Tipton said they didn't start getting any rain to speak of until about late February.
Gregory said he had become accustomed to no water in ponds, so when he started seeing full ponds, they really stood out. He said there are areas where rain has fallen and runoff has filled ponds.
“However most areas of southwest Oklahoma, say along the Red River and the counties nearer the Texas Panhandle, in general have received little rain and virtually no runoff to fill ponds,” he said.
Gregory said the wheat harvest is underway in some areas. This crop has battled challenges including not only drought, but freezes and hail in some areas of the state.
He said there has been little surface moisture to get summer crops planted.

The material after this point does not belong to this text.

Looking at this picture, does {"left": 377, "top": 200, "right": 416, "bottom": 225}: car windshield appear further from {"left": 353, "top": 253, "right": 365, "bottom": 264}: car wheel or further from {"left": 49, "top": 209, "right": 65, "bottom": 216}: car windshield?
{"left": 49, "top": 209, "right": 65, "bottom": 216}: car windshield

Even in areas that have received rains, Gregory said pasture conditions continue to suffer the effects of last summer.
Goodwell, in the Panhandle, went into Thursday having gone 103 consecutive days with less than a quarter inch of rain on any one day. That Mesonet site had recorded 0.43 inches in the last 30 days.
And in western Oklahoma, the Mesonet station at Cheyenne had received 0.77 inches in that 30-day span.
Gregory said if the drought in southwestern Oklahoma continues, this summer will mark the third dry summer in a row, and two of the last three winters have been dry. He added that “subtle drought may have started as early as 2007.”
Now Gregory and Tipton wonder what is ahead.
As Tipton said, “Who knows what the summer holds?”